*Problem statement*.
Omit the pictures while printing every entry below exactly as given.

[Dataset entries]

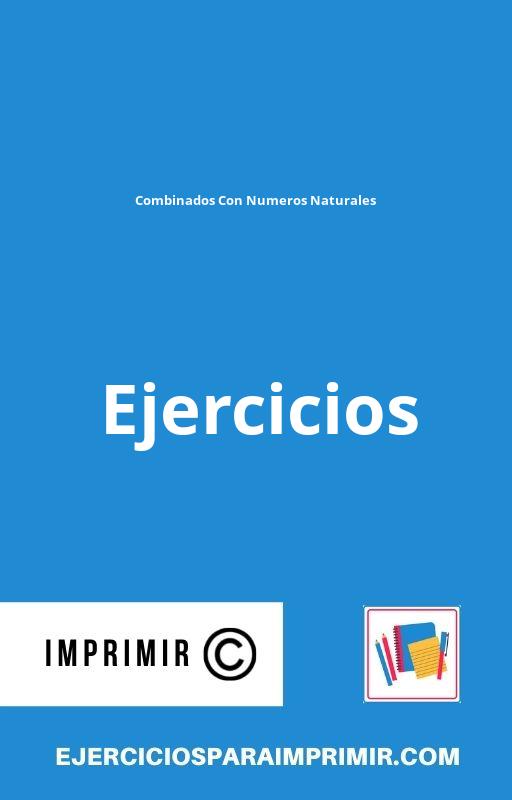 Combinados Con Numeros Naturales

Ejercicios

IMPRIMIR ©

EJERCICIOSPARAIMPRIMIR.COM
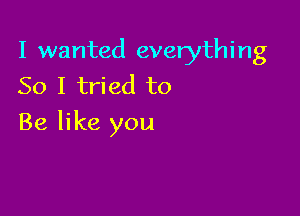 I wanted everything
So I tried to
Be like you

*Task response*.
 Combinados Con Numeros Naturales

Ejercicios

IMPRIMIR ©

EJERCICIOSPARAIMPRIMIR.COM
 I wanted everything
So I tried to
Be like you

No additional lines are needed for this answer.